At the Wainui Falls, a 30 minute hike brings us to a swing bridge with an impressive view of the thundering water. We enjoy a cup of thermos coffee on a large boulder in the sun then hike back down the trail to continue our drive through dense forest to the ochre-tinted sands of Totaranui in the Abel Tasman National Park.
“Let’s go somewhere quiet to picnic,” suggests Bob, in contemplative mood after the waterfall experience.
Information on all the hikes – which range from 20-minutes to five days – is provided in the Dept. of Conservation office. We choose the one-hour Coast Track to Anapai Bay which journeys over the headland and when we arrive we have the beach all to ourselves. After a refreshing dip in the warm ocean, we eat our tasty salami-based picnic and laze in the sun before returning to Totaranui, where - much to Bob’s delight - I suggest we go salmon fishing.

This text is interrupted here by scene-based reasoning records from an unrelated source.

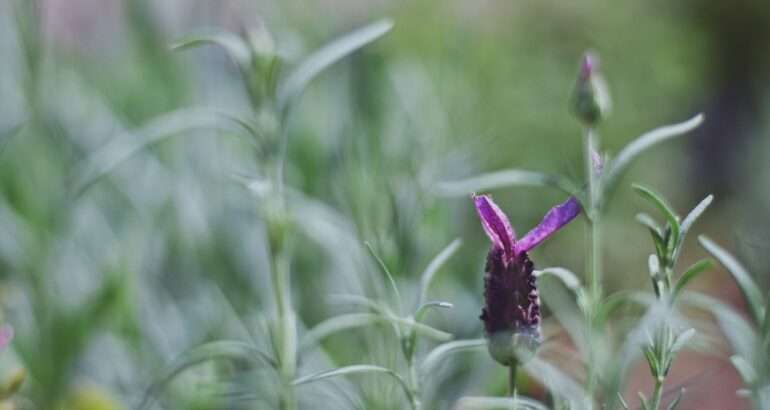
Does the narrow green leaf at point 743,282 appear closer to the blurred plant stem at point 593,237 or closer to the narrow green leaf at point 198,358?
the blurred plant stem at point 593,237

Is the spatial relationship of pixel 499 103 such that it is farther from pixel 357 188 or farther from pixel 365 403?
pixel 365 403

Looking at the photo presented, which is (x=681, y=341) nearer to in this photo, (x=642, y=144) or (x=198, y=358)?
(x=642, y=144)

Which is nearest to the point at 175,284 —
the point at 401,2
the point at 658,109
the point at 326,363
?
the point at 326,363

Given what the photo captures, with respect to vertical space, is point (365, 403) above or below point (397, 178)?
below

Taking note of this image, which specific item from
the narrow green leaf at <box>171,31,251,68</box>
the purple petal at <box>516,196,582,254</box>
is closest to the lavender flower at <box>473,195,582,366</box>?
the purple petal at <box>516,196,582,254</box>

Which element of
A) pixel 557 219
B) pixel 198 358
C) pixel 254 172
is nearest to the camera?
pixel 557 219

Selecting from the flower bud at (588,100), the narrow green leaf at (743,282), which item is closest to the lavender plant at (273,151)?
the flower bud at (588,100)

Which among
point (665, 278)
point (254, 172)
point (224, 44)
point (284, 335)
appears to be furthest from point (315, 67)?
point (254, 172)
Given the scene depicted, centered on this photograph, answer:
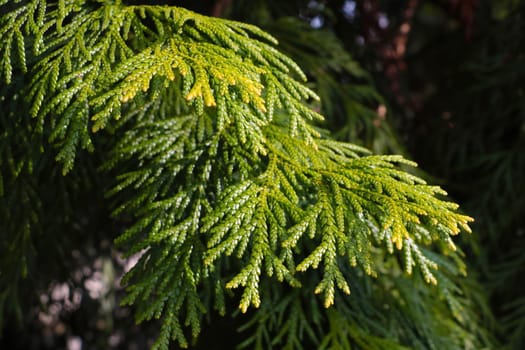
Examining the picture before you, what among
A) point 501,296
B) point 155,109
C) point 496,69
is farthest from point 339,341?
point 496,69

We drive back to Takaka then head to Anatoki Salmon, a fresh water salmon farm located in a sheltered valley beside the Anatoki River.
You can buy direct from the farm, or fish to your heart’s content, paying only for your catch. As we only need one fish we share the rod but it’s Bob who pulls in a beautiful 3.4 kilo fish which is then efficiently weighed, gutted and gilled, and placed on ice in a polystyrene container for easy transportation. There’s a BBQ and smoking facilities onsite but we opt instead to head straight to our accommodation at Sans Souci Inn, an eco-friendly lodge near the beach. When we arrive our friendly hosts, Vera and Reto Balzer whisk our salmon into their manuka smoker.
After settling into our rooms we explore the inn, it’s housed in a long, circular mudbrick building with clay tiles, turf insulated ceilings, and spotless, sweet-scented composting toilets, then we join other guests and relax in a cobbled courtyard amid lush, tropical plantings. After a delicious dinner of delectable smoked salmon, we find that Sans Souci’s eco-friendly ways are quite a talking point amongst guests, many of whom are outdoorsy types and keen environmentalists. Bob, intrigued by the inn’s unique bathrooms, quizzes Reto about the composting process until late in the evening – discovering, amongst other facts, that it takes around two years to produce a safe, organic fertiliser.
"Well then," I hear Bob saying to Reto as I slip quietly off to my room, "Why on earth aren’t we all composting?"